Likewise he sees religion make efforts to discredit science. He points out the argument made by Richard Dawkins that says a materialist evolutionary world would be only "blind, pitiless indifference" (171). It is because religion seeks to restore some amount of hope for values that they reject evolution. It is not on scientific terms. It is only because it eliminates the opportunity to possess moral virtues and therefore becomes the enemy of evolution. In the section "A Dangerous Idea", Miller explains the importance of the debate and says.

"at issue is nothing less that the independence of human thought and reason" (178). He further states that applying evolution to social activity will, as Edward Wilson says, doom the very idea of God (183). Miller describes what he sees as a "fabric of disbelief" among intellectuals (184). This academic arrogance results in a belief that there are no absolutes. He contends that this concept in the minds of the ordinary man would tear apart society. Miller says, "If evolution is capable of breaking the legal and moral ties between criminal behavior and the individual, the very foundations of our society are at risk" (189).

Miller reinforces his belief in both science and religion by asking, "But what if both sides are wrong" (190).Miller answers the question in chapter 7 by using physics to explain the validity of both evolution and God. He tells of the history of civilization as being highlighted by scientific discoveries, each one unmasking a God. As the God's retreated, man sought to unravel the mystery of life. He states that by discovering the basic material building blocks of life, everything "could be reduced to the predictable meshwork of cosmic gears" (197).

But here is where both sides have gotten it all wrong. His science lesson explains in layman's terms how atoms move in an unpredictable fashion. Though the bigger picture may seem cohesive, underneath the surface is a sea of randomness. It is here that the "predictable causality . breaks down" (201). It is therefore that Miller asserts that extreme materialism breaks down (203). We may be able to make sense of the statistical order, but we are helpless to predict the future. We can't predict evolution.

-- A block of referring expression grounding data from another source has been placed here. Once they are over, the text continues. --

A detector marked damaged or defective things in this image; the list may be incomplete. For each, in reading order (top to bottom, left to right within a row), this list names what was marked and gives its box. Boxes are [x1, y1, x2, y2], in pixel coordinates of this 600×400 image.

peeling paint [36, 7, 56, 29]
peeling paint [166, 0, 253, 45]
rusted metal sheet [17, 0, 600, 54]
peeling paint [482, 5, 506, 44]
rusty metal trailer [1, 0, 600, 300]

He explains that this inability is a product of the way DNA mutates. It does not go through a gradual process, but rather takes a quantum leap. Miller contends that though this does not prove the existence of God, it does "allow for it in an interesting way" (213). Yet, religion rejects this notion and relegates God to be "banished to a period in the past" (218). God can create, but he doesn't mutate. In raising the possibility that both science and religion may be wrong, Miller has demonstrated the limitations of science and it's inability to explain human nature.

He has also put religion to the test by illustrating the illogical constraints that creationism places on God.Works CitedMiller, Kenneth R. Finding Darwin's God: A Scientist's Search for Common Ground Between God and Evolution. New York: Harper Collins, 1999.